Still, Honchariw sees room to advance, considering the computer vision aspect is the only AI application currently within Companion’s device. “I'm excited for how much room we have in our stack to go even further with the technology,” he said.
The hardware, on the other hand, is charmingly workmanlike. CompanionPro uses “right out of the box” Intel RealSense cameras to process images. “We try to keep the hardware as dead simple as possible,” he said, adding that the startup considers itself “a software company that has to manifest what it does through hardware.”
Still, Companion does face a unique hardware challenge: The device has to be dog-proof. Dogs dealing with separation anxiety have been known to pee on stuff, claw and gnaw. To that end, the devices are encased in sheet metal, designed to withstand a hound’s tooth, but shaped in a way that a dog shouldn’t damage its teeth or gums if it does act out and bite down.
There’s also a built-in accelerometer to detect if it’s being jostled.
So far, Companion has only lost one of its treat-dispensing devices to a dog, and that was an early prototype lost to a dog with many behavioral issues. “It turns out that if you’re fun for the dog, the dog doesn’t tend to chew on you,” he said.
Learning New Tricks
Companion Pro is still a puppy in terms of time spent in the field, but it appears to be performing well so far. Product manager Noémie Guérin and the company’s head of animal behavior (a former president of Canine Companions for Independence) partnered with two veterinary doctors from SFSPCA to document the device’s effectiveness.
The team incorporated Companion Pro into the conditioning program of a nine-month-old dog that had behavioral problems. The dog was hyper-attached to its owner and suffered “severe” separation anxiety, and wasn’t responding to medication or behavior modification therapy. But the dog’s symptoms reduced “significantly” within 12 weeks of adding the device into the dog’s therapy, according to the case report, which was peer-reviewed and accepted by the Journal of Veterinary Behavior.
Still, the team is already thinking about what new tricks it can teach the device. Honchariw envisions dozens of future features. He floats the idea of adding sounds that can help desensitize dogs to various noises, such as bustling streets or newborn children, and imagines applications related to gait analysis and well-being, a surprisingly rich subfield in AI already.

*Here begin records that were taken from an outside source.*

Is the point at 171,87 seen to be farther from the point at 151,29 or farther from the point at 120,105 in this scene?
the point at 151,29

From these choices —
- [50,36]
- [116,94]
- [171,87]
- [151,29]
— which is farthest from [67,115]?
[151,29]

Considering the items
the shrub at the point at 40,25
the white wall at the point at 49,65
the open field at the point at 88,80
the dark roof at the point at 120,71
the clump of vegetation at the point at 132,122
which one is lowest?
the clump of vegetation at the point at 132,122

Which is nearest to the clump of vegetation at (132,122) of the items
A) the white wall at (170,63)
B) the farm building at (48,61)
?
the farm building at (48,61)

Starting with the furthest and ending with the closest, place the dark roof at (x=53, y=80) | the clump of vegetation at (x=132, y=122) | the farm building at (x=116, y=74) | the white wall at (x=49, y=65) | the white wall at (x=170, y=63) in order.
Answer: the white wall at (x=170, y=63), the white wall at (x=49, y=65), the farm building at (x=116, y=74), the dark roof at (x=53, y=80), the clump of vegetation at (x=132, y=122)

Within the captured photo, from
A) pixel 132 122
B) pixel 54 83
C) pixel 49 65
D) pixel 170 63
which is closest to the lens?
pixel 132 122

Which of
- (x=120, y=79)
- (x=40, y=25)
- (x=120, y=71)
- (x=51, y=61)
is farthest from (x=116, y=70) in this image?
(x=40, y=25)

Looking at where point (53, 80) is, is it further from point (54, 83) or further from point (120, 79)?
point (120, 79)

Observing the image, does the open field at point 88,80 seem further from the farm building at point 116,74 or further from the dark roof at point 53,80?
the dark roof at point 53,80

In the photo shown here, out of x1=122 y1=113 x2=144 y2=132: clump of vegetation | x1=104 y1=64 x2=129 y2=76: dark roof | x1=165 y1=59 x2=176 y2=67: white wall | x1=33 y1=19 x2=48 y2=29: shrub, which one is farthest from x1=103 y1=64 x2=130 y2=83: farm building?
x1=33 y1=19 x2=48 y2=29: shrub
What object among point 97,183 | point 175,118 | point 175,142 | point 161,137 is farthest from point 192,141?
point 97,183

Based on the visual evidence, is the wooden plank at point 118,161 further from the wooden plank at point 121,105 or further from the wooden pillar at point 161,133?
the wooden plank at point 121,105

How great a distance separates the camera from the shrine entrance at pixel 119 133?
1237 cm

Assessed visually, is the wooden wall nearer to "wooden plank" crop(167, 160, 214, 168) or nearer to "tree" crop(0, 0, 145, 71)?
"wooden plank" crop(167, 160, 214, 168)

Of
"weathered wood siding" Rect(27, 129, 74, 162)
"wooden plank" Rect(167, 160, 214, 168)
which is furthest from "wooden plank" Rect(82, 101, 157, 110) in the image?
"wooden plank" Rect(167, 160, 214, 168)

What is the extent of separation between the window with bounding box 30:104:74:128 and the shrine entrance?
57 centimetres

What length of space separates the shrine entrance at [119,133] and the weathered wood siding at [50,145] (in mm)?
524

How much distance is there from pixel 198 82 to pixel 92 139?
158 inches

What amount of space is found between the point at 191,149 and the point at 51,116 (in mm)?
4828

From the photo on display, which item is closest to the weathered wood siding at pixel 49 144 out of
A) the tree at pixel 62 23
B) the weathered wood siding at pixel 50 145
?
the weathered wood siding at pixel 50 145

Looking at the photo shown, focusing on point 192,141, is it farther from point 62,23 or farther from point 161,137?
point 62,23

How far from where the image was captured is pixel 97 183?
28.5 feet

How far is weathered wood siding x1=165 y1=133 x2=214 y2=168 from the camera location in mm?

There might even be a COVID-19 application. Researchers in the past have trained dogs to use their olfactory might to sniff out malaria, prostate cancer, diabetes and other diseases. It’s not yet clear if COVID has a distinct smell, but other respiratory diseases do alter body odor — a fact that has prompted researchers to study whether dogs might be able to scent-detect the disease.
Researchers at the highly regarded Bay Area scent-training organization Dogs4Diabetics are among those studying the potential, with funding by pet-food powerhouse Nestlé Purina Petcare. Companion is also working with Dogs4Diabetics, with the hope that, if dogs can play a role in detection, its technology can help ramp up training. That’s a lot of conditionals to be crossed, but, if nothing else, it provides a yardstick for the ambition around the tech.
Right now, Companion Pro is very much aimed at, well, pros. Early subscriptions and pre-orders are going to animal behavior researchers, working-dog trainers and shelters. (The device is rent-only and starts at $200 per month, though Honchariw adds the company takes no profits from nonprofit users, as rescue organizations usually aren’t exactly swimming in surplus cash.)
So, no, Companion Pro won’t help my Kirby, or your stressed pup, but Honchariw believes his team will someday usher in a consumer-friendly application of its tech, however far down the road. “It’s going to happen for sure,” he said. “It’s just a matter of how quickly the cost comes down, which is something we’ll always be working on.”